[Stored items]
______
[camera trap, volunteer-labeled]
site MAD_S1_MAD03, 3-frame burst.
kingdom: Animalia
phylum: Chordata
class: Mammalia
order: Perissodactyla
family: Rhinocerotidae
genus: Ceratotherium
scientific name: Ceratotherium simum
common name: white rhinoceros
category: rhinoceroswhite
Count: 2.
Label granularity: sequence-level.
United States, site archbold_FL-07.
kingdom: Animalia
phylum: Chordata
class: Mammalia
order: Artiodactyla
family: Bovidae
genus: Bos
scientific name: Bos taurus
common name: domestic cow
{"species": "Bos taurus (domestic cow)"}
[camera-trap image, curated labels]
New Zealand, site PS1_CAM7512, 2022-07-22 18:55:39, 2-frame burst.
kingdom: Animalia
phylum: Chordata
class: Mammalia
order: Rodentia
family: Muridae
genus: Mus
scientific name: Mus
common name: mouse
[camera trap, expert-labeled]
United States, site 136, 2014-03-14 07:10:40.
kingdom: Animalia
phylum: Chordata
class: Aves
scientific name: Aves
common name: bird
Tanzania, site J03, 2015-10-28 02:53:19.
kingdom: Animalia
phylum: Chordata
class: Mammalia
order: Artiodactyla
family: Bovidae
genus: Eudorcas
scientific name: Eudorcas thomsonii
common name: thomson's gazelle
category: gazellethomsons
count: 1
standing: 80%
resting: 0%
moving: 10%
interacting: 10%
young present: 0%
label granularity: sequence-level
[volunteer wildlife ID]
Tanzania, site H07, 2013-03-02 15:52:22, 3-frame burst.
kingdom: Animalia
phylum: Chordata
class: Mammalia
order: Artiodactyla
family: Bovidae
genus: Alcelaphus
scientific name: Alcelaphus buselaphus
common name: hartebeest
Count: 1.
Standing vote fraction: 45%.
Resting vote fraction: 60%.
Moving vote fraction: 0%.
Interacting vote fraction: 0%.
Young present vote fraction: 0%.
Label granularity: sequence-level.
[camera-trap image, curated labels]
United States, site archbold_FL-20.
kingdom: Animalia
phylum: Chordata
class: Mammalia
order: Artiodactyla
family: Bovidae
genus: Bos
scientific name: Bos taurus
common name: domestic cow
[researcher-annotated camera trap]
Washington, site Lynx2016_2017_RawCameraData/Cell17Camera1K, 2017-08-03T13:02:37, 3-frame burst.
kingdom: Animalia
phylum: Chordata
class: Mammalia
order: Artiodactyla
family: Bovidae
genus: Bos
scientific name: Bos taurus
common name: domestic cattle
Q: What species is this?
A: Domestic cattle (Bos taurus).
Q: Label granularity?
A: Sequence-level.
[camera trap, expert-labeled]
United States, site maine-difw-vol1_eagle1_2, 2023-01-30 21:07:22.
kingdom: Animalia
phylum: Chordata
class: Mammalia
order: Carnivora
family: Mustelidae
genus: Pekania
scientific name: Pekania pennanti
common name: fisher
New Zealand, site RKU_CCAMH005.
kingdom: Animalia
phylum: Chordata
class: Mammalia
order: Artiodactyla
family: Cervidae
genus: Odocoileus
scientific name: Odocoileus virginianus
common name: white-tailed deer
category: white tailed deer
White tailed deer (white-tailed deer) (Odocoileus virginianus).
______
Exercise aim:
Each line above is to be copied exactly as written.

Result of the exercise:
[camera trap, volunteer-labeled]
site MAD_S1_MAD03, 3-frame burst.
kingdom: Animalia
phylum: Chordata
class: Mammalia
order: Perissodactyla
family: Rhinocerotidae
genus: Ceratotherium
scientific name: Ceratotherium simum
common name: white rhinoceros
category: rhinoceroswhite
Count: 2.
Label granularity: sequence-level.
United States, site archbold_FL-07.
kingdom: Animalia
phylum: Chordata
class: Mammalia
order: Artiodactyla
family: Bovidae
genus: Bos
scientific name: Bos taurus
common name: domestic cow
{"species": "Bos taurus (domestic cow)"}
[camera-trap image, curated labels]
New Zealand, site PS1_CAM7512, 2022-07-22 18:55:39, 2-frame burst.
kingdom: Animalia
phylum: Chordata
class: Mammalia
order: Rodentia
family: Muridae
genus: Mus
scientific name: Mus
common name: mouse
[camera trap, expert-labeled]
United States, site 136, 2014-03-14 07:10:40.
kingdom: Animalia
phylum: Chordata
class: Aves
scientific name: Aves
common name: bird
Tanzania, site J03, 2015-10-28 02:53:19.
kingdom: Animalia
phylum: Chordata
class: Mammalia
order: Artiodactyla
family: Bovidae
genus: Eudorcas
scientific name: Eudorcas thomsonii
common name: thomson's gazelle
category: gazellethomsons
count: 1
standing: 80%
resting: 0%
moving: 10%
interacting: 10%
young present: 0%
label granularity: sequence-level
[volunteer wildlife ID]
Tanzania, site H07, 2013-03-02 15:52:22, 3-frame burst.
kingdom: Animalia
phylum: Chordata
class: Mammalia
order: Artiodactyla
family: Bovidae
genus: Alcelaphus
scientific name: Alcelaphus buselaphus
common name: hartebeest
Count: 1.
Standing vote fraction: 45%.
Resting vote fraction: 60%.
Moving vote fraction: 0%.
Interacting vote fraction: 0%.
Young present vote fraction: 0%.
Label granularity: sequence-level.
[camera-trap image, curated labels]
United States, site archbold_FL-20.
kingdom: Animalia
phylum: Chordata
class: Mammalia
order: Artiodactyla
family: Bovidae
genus: Bos
scientific name: Bos taurus
common name: domestic cow
[researcher-annotated camera trap]
Washington, site Lynx2016_2017_RawCameraData/Cell17Camera1K, 2017-08-03T13:02:37, 3-frame burst.
kingdom: Animalia
phylum: Chordata
class: Mammalia
order: Artiodactyla
family: Bovidae
genus: Bos
scientific name: Bos taurus
common name: domestic cattle
Q: What species is this?
A: Domestic cattle (Bos taurus).
Q: Label granularity?
A: Sequence-level.
[camera trap, expert-labeled]
United States, site maine-difw-vol1_eagle1_2, 2023-01-30 21:07:22.
kingdom: Animalia
phylum: Chordata
class: Mammalia
order: Carnivora
family: Mustelidae
genus: Pekania
scientific name: Pekania pennanti
common name: fisher
New Zealand, site RKU_CCAMH005.
kingdom: Animalia
phylum: Chordata
class: Mammalia
order: Artiodactyla
family: Cervidae
genus: Odocoileus
scientific name: Odocoileus virginianus
common name: white-tailed deer
category: white tailed deer
White tailed deer (white-tailed deer) (Odocoileus virginianus).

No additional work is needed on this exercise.